If ever I find myself in posssession of a pump action shot gun. Asda will be the first stop.

e2a 

Although recently I've been able to go there off peak so the pure viseral hell of it has been somewhat tempered. That McDonalds smell as you go in is rank. Smells like wasted flesh and crushed dreams.


----------



## fizzerbird (Feb 13, 2007)

I agree...but we are not gonna have brekkie in Asdals.

Gentlegreen...Ranjani's isn't in south Bristol is it. 

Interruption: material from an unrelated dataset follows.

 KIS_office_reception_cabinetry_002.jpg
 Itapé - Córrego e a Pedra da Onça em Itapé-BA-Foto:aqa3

I have to say I quite like East Street, not everyones cuppa tea I know, but I like it.

Izzy...how da hell are we supposed to get in touch wiv G? I haven't a contact number.

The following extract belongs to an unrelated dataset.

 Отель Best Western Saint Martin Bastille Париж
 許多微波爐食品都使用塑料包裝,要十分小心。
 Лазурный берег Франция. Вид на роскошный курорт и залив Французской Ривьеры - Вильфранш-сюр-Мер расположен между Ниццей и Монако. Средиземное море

Also what time do you wanna meet up and can I pop into Peacocks while we are in bemmy?

I'm still confused as to why we are meeting on a Sat morning in Asdals? lol


----------



## gentlegreen (Feb 13, 2007)

sorry fizzer, just using artistic license as an excuse for conversation


----------



## Isambard (Feb 13, 2007)

I was a hopin' that we'd hear of the lad....anyway boats is burned now. 
I turned down getting on the guest list of a club in that there Lunnon next weekend to go out in Bedminster!


----------



## xenon (Feb 13, 2007)

wiskey said:
			
		

> so off topic slightly - which of the east st cafe's is best??
> 
> georges always seems to be full. theres one that smells of cheap tomato sauce and made me queasy, and then the ok one i can never remember the name of that i have actually eaten it - its purple and not very big or plastic. might have some fish too.

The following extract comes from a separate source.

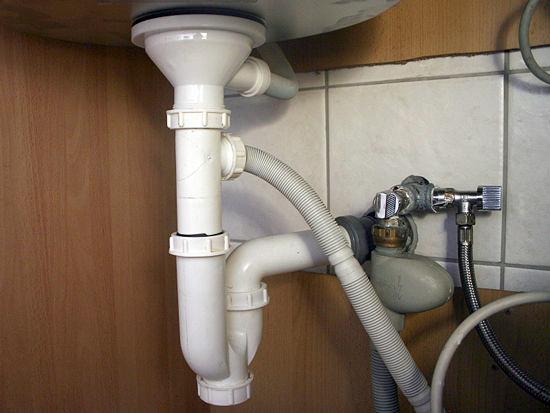 Пример правильного монтажа водопровода и канализации при установке посудомоечной машины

There's one on the left, near the Bell. never been in, heard it's won awards. Annie's Cafe or something.

If you can be arsed walking a bit further. Tasty Stop on North Street is pretty good. Massive breakfasts.


----------



## djbombscare (Feb 13, 2007)

xenon_2 said:
			
		

> If ever I find myself in posssession of a pump action shot gun. Asda will be the first stop.
> 
> e2a
> 
> Although recently I've been able to go there off peak so the pure viseral hell of it has been somewhat tempered. That McDonalds smell as you go in is rank. Smells like wasted flesh and crushed dreams.



I'd quiet happily join you in a bit of shotgun action there.


It wasn't that long ago that I had to . . .er. . . ask some kid politely to remove his hand from my mobile phone whilst it was in my inside coat pocket


He also managed to acquire my elbow in his face but I was quite happy to let him have that for free.


----------



## Isambard (Feb 13, 2007)

Sounds a bit edgy!


----------



## Serotonin (Feb 13, 2007)

The Bedminster Asda reminds me of being in a David Lynch film.


----------



## Isambard (Feb 13, 2007)

My ex has just told me he wants some of their cheapo handcream so I have to go now.

What time Saturday?


----------



## wiskey (Feb 13, 2007)

Isambard said:
			
		

> I turned down getting on the guest list of a club in that there Lunnon next weekend to go out in Bedminster!



we is honoured. 

not early though


----------



## Isambard (Feb 13, 2007)

Half past late-ish I'd say, I don't want to have to be up too early.


----------



## Yetman (Feb 14, 2007)

Its like Dawn of the Dead with the only difference being the zombies in the film have better clothes.

Oh and they eat people (but I wouldnt be surprised.....)


----------



## fizzerbird (Feb 14, 2007)

Gentlegreen...why the apple ogie? Silly!

you gonna meet up with us? 


Erm...latish? what times that? 

It's bleedin nightmare in Asdals after 8.30 am!!!

Plus half my kids will be wandering around East Street with their parents...


----------



## gentlegreen (Feb 14, 2007)

fizzerbird said:
			
		

> Gentlegreen...why the apple ogie? Silly!
> 
> you gonna meet up with us? .



Sounds like a good plan - do they do kedgerie or at least kippers ?


----------



## djbombscare (Feb 15, 2007)

So whats sort of happening then ? 

All I can work out is that somethings going on..on Saturday...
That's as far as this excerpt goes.